Mr. D. F. Ross testified that he made the arrangements with Mr. Bowman to haul the caliche for $.35 per yard; that no time limit was fixed as to when they were to complete the hauling of the caliche; that there was no provision in the arrangement that forbade him from terminating the relationship at any time. He testified further that it came to his attention that the truckers wanted their' checks made individually but that he informed his secretary that they were not to get separate checks and that he did not require that the job be completed in any particular time. Mr. Ross further testified that if Mr. Bowman had not been on the job at any time by reason of illness, he or some other person in his organization would have told the men what to do and would have complete control of them.
This Court has more than once distinguished between an independent contractor and an employee. In Bland v. Greenfield Gin Co., 48 N.M. 166, 146 P.2d 878, 881, the Court quoted from Burruss v. B. M. C. Logging Co., 38 N.M. 254, 31 P.2d 263, as follows:
“The employee renders personal service. The independent contractor may or may not. In both cases, the employer exercises authority. Beyond doubt the character of such authority or control is the usual and generally accepted test. The result to be achieved by the independent contractor is controlled by the employer. But, when the control descends to the details or to the means and methods of performance, we have a servant or employee. This general test we find variously stated.”
In the same case, it was further said:
“The question was, again, before this court in American Employers’ Ins. Co. of Boston, Mass., v. Grabert, 39 N.M. 173, 42 P.2d 1116, 1117. The •dominant element, in this case, against the contention that the deceased was an independent contractor, was the unchallenged finding of the trial court that the arrangement could be terminated, at any time, by either claimant, or the mining company, with or without cause, and without either party incurring liability for so doing. The court said:
“ ‘ * * * The power of instant discharge of the plaintiff by the mining company dominates the elements otherwise sometimes employed as tests to determine the question whether a person in service is an employee or an independent contractor.’ ”
As to the distinction between an independent contractor and employee see, also, De Palma v. Weinman, 15 N.M. 68, 103 P. 782, 785, 24 L.R.A.,N.S. 423; Sucetti v. Jones’ Estate, 38 N.M. 327, 32 P.2d 815; In re Maurray, 130 Me. 181, 154 A. 352, 75 A.L.R. 720.
We have shown above that there is substantial evidence from which it might be said that the truckers in this case were not independent contractors; and we have also shown that there is substantial evidence from which it might be concluded that the truckers were employees of Witt & Ross, Inc. The evidence is conflicting and it became the duty of the court to permit the jury to determine whether the truckers were independent contractors or employees. Manby v. Voorhees, 27 N.M. 511, 203 P. 543; Jones v. Jernigan, 29 N.M. 399, 233 P. 100; Salas v. Olmos, 47 N.M. 409, 143 P.2d 871; Southern Union Gas Co. v. Cantrell, 56 N.M. 184, 241 P.2d 1209; Vehn v. Bergman, 57 N.M. 351, 258 P.2d 734.
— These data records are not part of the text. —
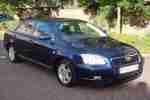 EXCELLENT AUTOMATIC !!2003 AVENSIS 1.8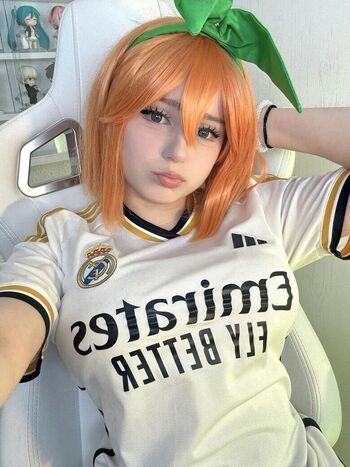 🔥 Upminaa  page leaked private photo uncensored full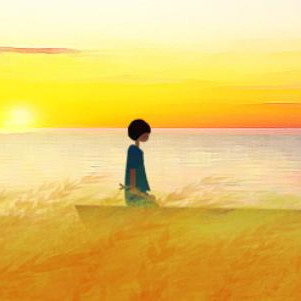 十种孩子容易被欺负,什么样的人容易被欺负孤立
The second proposition submitted by the appellant, Witt & Ross, Inc., is that the court should have held that the evidence raised an issue of negligence against the Gulf Refining Company so that the question of its liability should have been submitted to the jury.
We have carefully reviewed the record on the question and can find no substantial evidence therein sufficient to raise the issue of concurrent negligence on the part of Gulf Refining Company.
The verdict and judgment of the lower court should be affirmed with the costs of the appeal to this court being assessed to the appellants.
It is so ordered.
LUJAN, C. J., and COMPTON, JJ., concur. McGHEE and SADLER, J., not participating.